» **Information given**:
-=-=-
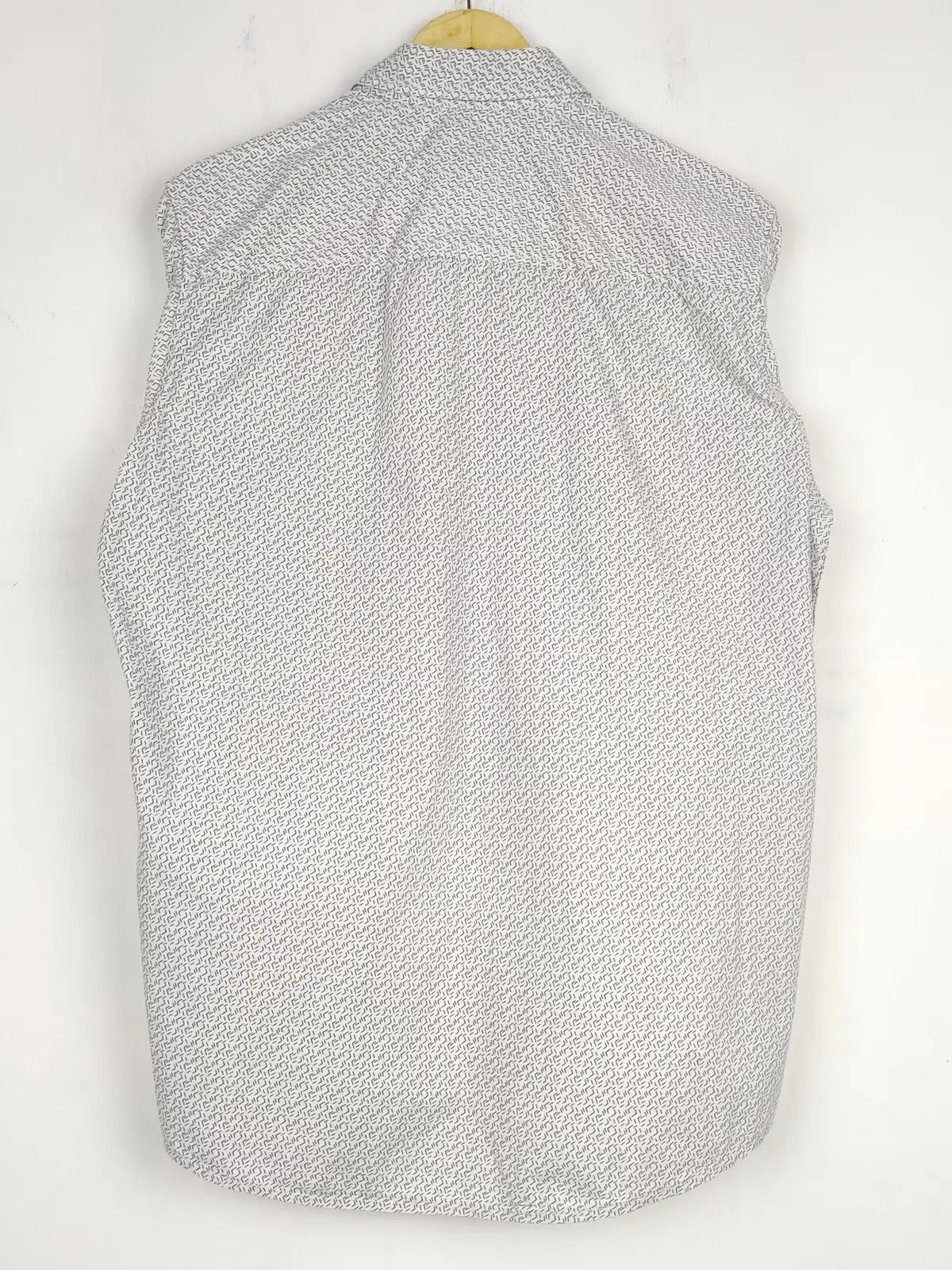 Tom Tailor (DS-1127)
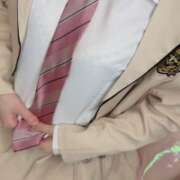 ヒメ日記 2026/04/17 23:57 投稿 りぼん E+アイドルスクール　大阪・日本橋店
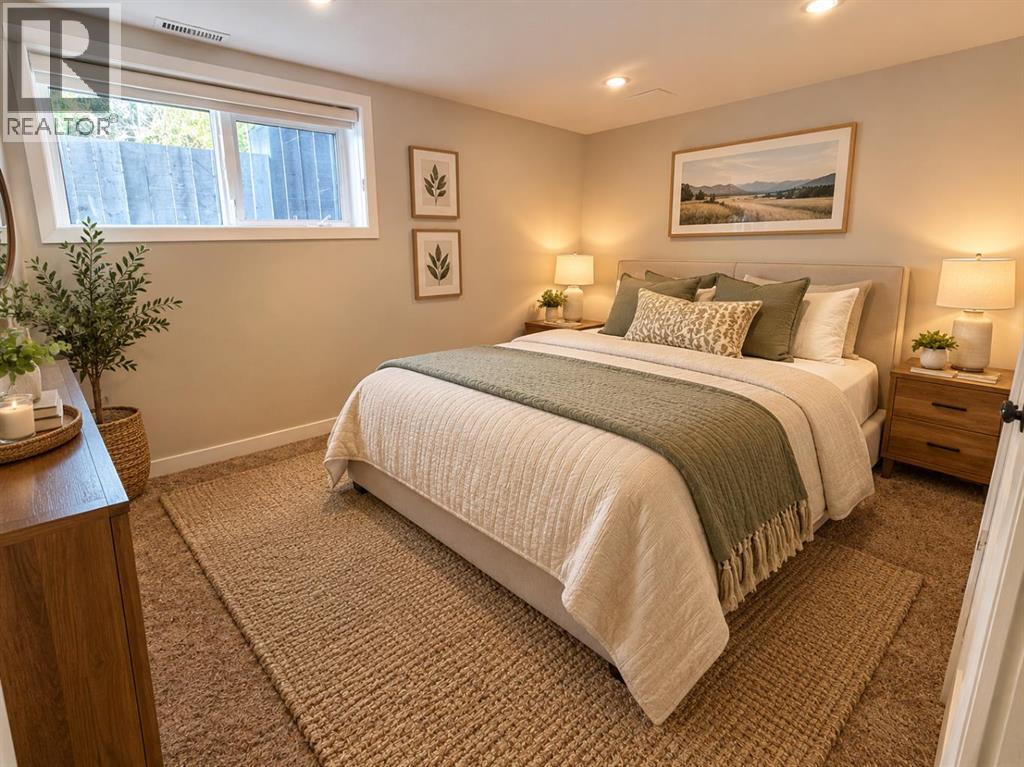 497 Edinburgh Road W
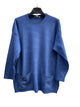 Leminia Classic 8954 Shirt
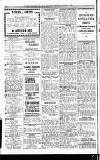 Montrose Standard Thursday 01 December 1949 Page 12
-=-=-
» **Your objective**: From the line that includes "Leminia Classic 8954 Shirt" on down to the last line of the entries above, set down each line exactly, leaving out the pictures.

» **Written answer**:
 Leminia Classic 8954 Shirt
 Montrose Standard Thursday 01 December 1949 Page 12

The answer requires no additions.